Prisoner of war, optometrist, time-traveller – these are the life roles of Billy Pilgrim, hero of this miraculously moving, bitter and funny story of innocence faced with apocalypse. Slaughterhouse 5 is one of the world’s great anti-war books. Centring on the infamous fire-bombing of Dresden in the Second World War, Billy Pilgrim’s odyssey through time reflects the journey of our own fractured lives as we search for meaning in what we are afraid to know.
I took a ridiculously long time to get around to finishing this book. I’m talking years. I started reading it at least 4 years ago now, but lent it to someone halfway through and then never got back to it. I then picked it up a month ago but took weeks to finish reading it, even though I thought it was fantastic!
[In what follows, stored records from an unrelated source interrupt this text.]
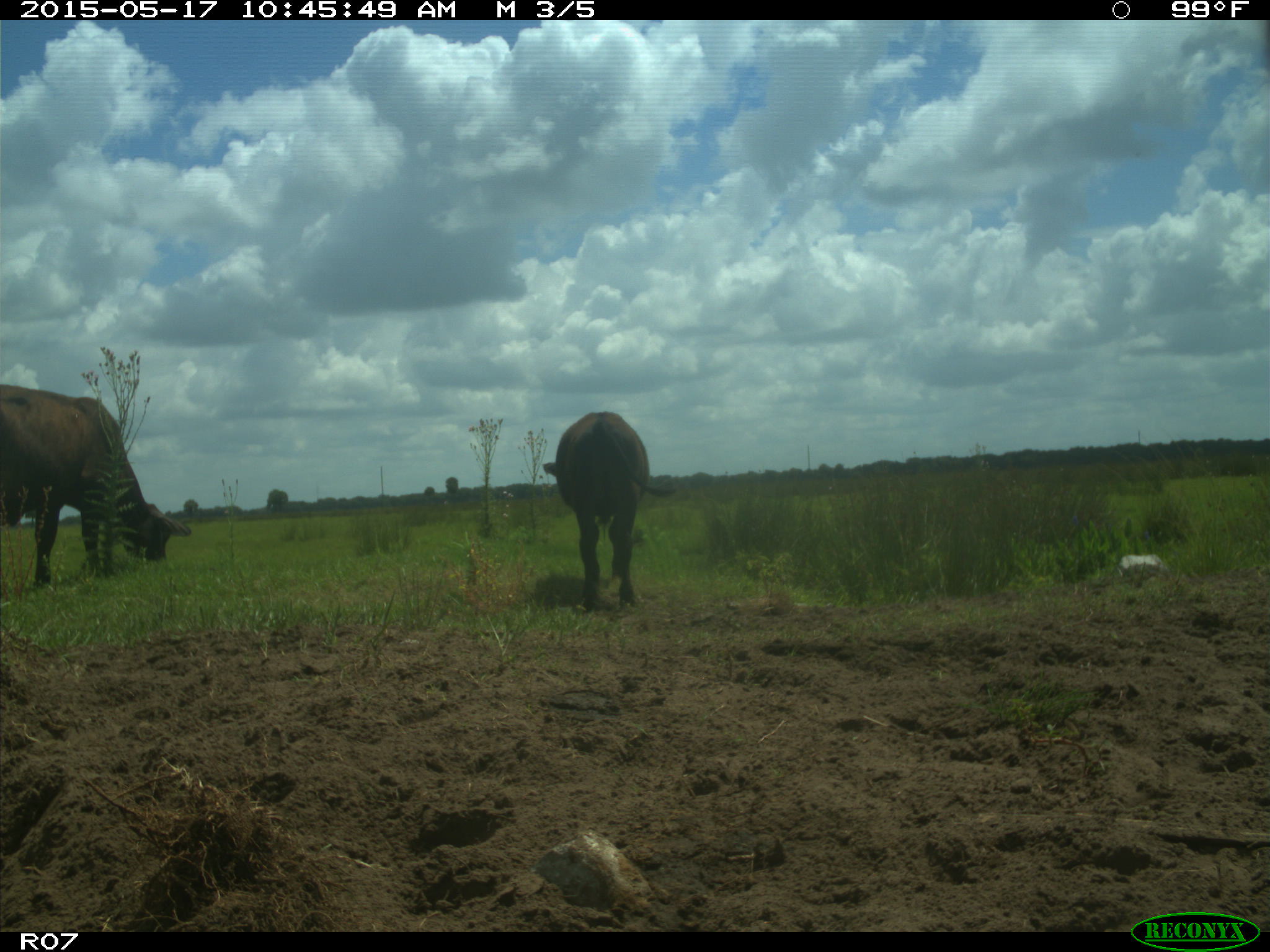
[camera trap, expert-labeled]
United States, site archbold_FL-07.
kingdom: Animalia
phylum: Chordata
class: Mammalia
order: Artiodactyla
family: Bovidae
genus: Bos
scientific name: Bos taurus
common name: domestic cow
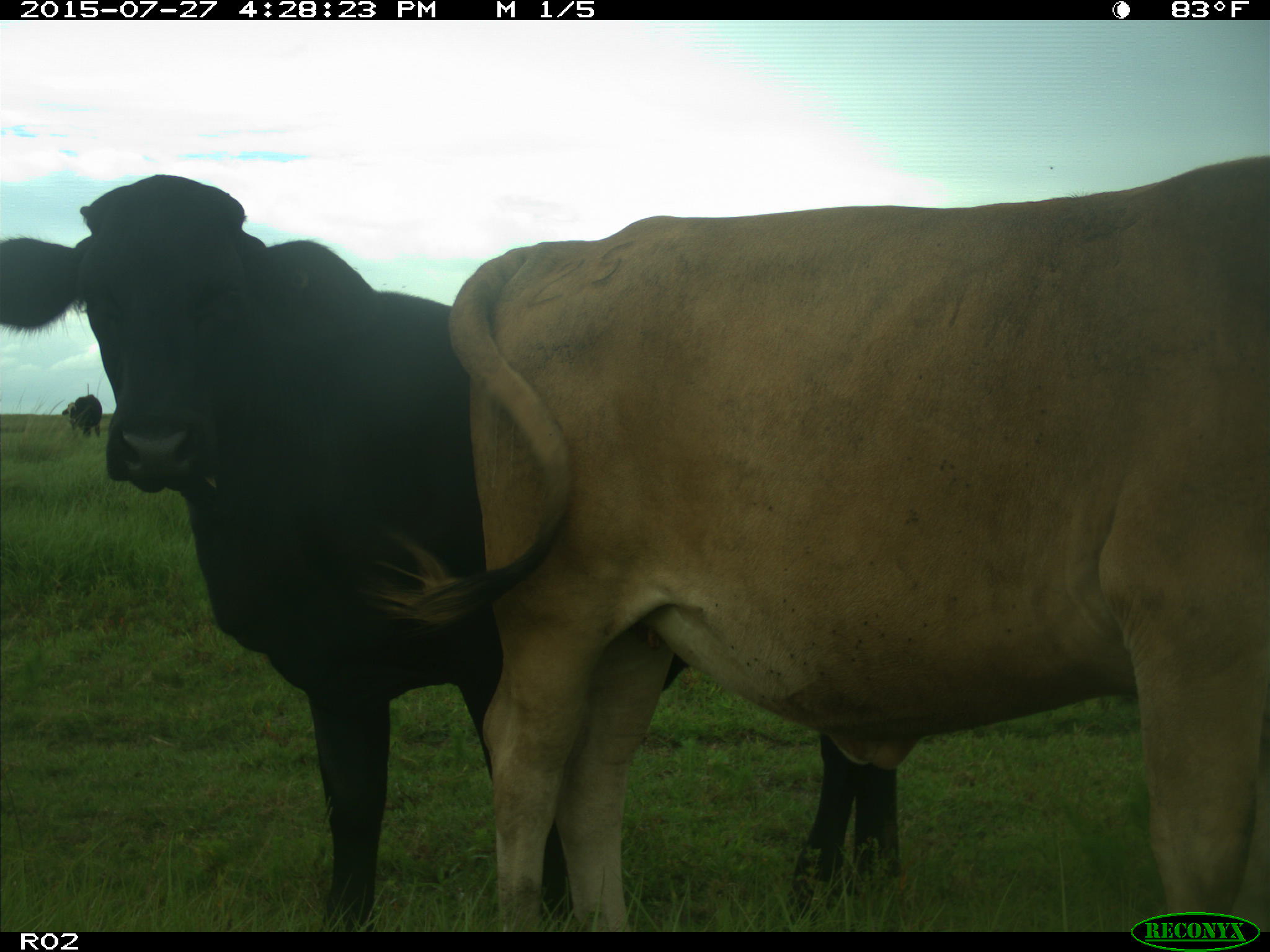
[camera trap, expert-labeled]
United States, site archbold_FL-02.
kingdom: Animalia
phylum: Chordata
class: Mammalia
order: Artiodactyla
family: Bovidae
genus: Bos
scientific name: Bos taurus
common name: domestic cow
I make zero sense sometimes. Curse university brain frying!
I really, really enjoyed this novel. I’m not hugely into American literature or modern classics- had a few bad experiences and gave up a bit. I do like sci-fi, but again, haven’t read a huge amount (compared to my friends, anyway). I was a bit worried about how I’d go with this, but I found it a really easy read and one that I fell into easily.
My only little qualm is that I wanted it to go a little further into situations. I also got annoyed by the time shifts at some points- I’d get really into a storyline and then BAM- time shift back to one I didn’t like as much!
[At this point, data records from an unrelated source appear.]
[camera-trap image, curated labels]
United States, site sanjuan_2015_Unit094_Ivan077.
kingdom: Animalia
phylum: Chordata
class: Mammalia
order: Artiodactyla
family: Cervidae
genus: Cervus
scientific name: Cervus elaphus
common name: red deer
I really liked Billy’s experiences on Tralfamadore. I’m a crazy person and totally kept mispronouncing the Tralfamadorians in my head, so the first time I heard it spoken out loud I was confused… I kept calling them “Tramalfadorians”. Oops. Regardless, their storyline was really interesting and I wish Vonnegut had spent a bit more time on them. I found their experience of time to be super interesting, as well as their fascination with Earth. They were a bit hilarious at times!
The anti-war sentiment in this novel is really thought provoking, especially considering it is a work of modern American fiction. I think that America has lost perspective on war and patriotism, something Vonnegut understood very well. I can’t imagine how horrific the bombing of Dresden was, but he handles it really well in this novel. Billy’s wartime experiences weren’t my favourite part of the book, which is unusual for me, but were really good anyway. I think I just wanted to get back to Tralfamadore!
The famous line, “So it goes.” just floored me at several points. There were times when it was used perfectly as a comedic device, but others where it just killed me. So it goes.
Overall, this was a fantastic book, but not really one of my all time favourites. I may come back to this another time, as I think it would benefit from a re-read, since there’s just so much going on in here! I’ll have to check out some more Vonnegut at some stage too. I really recommend this one to anyone who thinks it sounds up their alley… it’s so many things rolled into one that there’s sure to be something you’ll enjoy.